**Your goal:** Reproduce the listing below with "gabled roof" swapped for "pitched roof" at every occurrence and all other text left unchanged. Omit the pictures from your answer.

Spatial question listing:
::::::::::
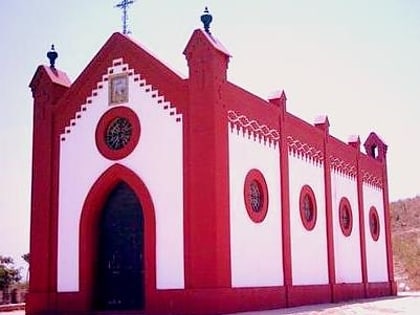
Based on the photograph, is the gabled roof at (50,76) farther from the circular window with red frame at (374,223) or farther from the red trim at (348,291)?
the circular window with red frame at (374,223)

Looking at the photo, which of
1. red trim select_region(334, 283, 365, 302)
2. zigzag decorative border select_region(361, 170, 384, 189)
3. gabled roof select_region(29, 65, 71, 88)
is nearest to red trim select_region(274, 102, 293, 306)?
red trim select_region(334, 283, 365, 302)

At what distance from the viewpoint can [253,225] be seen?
20.5 meters

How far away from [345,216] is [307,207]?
4652mm

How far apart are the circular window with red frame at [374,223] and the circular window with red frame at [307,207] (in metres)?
8.08

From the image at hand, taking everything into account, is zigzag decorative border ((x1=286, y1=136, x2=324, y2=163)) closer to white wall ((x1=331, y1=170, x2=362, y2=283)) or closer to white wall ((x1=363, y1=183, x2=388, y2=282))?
white wall ((x1=331, y1=170, x2=362, y2=283))

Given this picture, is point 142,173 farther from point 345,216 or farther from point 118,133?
point 345,216

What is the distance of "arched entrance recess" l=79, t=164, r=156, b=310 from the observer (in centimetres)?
1945

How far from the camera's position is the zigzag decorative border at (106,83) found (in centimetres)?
1981

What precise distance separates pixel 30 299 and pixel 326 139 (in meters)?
13.4

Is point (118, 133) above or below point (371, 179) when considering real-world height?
above

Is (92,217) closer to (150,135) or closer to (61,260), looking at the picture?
(61,260)

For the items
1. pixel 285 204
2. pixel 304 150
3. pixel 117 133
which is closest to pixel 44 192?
pixel 117 133

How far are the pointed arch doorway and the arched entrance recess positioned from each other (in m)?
0.14

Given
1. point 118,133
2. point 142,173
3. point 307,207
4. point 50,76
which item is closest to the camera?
point 142,173
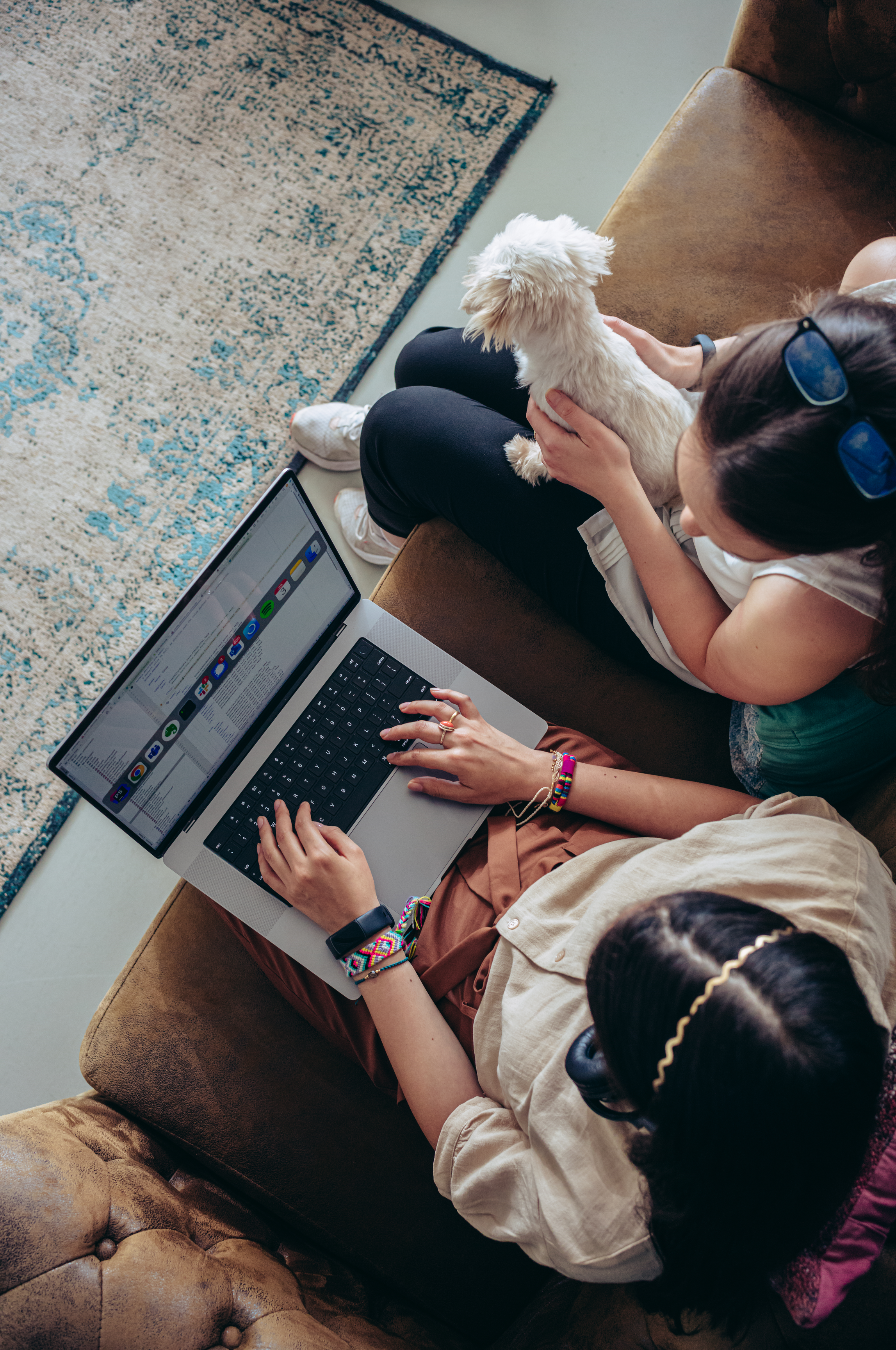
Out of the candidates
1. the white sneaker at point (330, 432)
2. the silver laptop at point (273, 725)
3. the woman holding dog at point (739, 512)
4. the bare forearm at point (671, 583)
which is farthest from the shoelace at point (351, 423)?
the bare forearm at point (671, 583)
::::::::::
**The answer:**
Based on the photograph, is the pitched roof at (50,76) farther from the circular window with red frame at (374,223) or farther from the red trim at (348,291)?
the circular window with red frame at (374,223)

Looking at the photo, which of
1. red trim select_region(334, 283, 365, 302)
2. zigzag decorative border select_region(361, 170, 384, 189)
3. pitched roof select_region(29, 65, 71, 88)
is nearest to red trim select_region(274, 102, 293, 306)?
red trim select_region(334, 283, 365, 302)

At what distance from the viewpoint can [253,225] be seen?
20.5 meters

How far away from [345,216] is [307,207]?
4652mm

How far apart are the circular window with red frame at [374,223] and the circular window with red frame at [307,207] (in metres)?
8.08

From the image at hand, taking everything into account, is zigzag decorative border ((x1=286, y1=136, x2=324, y2=163)) closer to white wall ((x1=331, y1=170, x2=362, y2=283)) or closer to white wall ((x1=363, y1=183, x2=388, y2=282))?
white wall ((x1=331, y1=170, x2=362, y2=283))

Given this picture, is point 142,173 farther from point 345,216 or farther from point 118,133?
point 345,216

What is the distance of "arched entrance recess" l=79, t=164, r=156, b=310 from the observer (in centimetres)?
1945

How far from the camera's position is the zigzag decorative border at (106,83) found (in centimetres)?
1981

What precise distance separates pixel 30 299 and pixel 326 139 (in meters)?
13.4

Is point (118, 133) above or below point (371, 179) when considering real-world height?
above

Is (92,217) closer to (150,135) or closer to (61,260), looking at the picture?
(61,260)

For the items
1. pixel 285 204
2. pixel 304 150
3. pixel 117 133
which is closest to pixel 44 192?
pixel 117 133

How far are the pointed arch doorway and the arched entrance recess positioned from each other (in m)?
0.14

Given
1. point 118,133
2. point 142,173
3. point 307,207
4. point 50,76
which item is closest to the camera?
point 142,173
Out of the candidates
1. the white sneaker at point (330, 432)
2. the silver laptop at point (273, 725)
3. the woman holding dog at point (739, 512)
4. the bare forearm at point (671, 583)
which is farthest from the shoelace at point (351, 423)?
the bare forearm at point (671, 583)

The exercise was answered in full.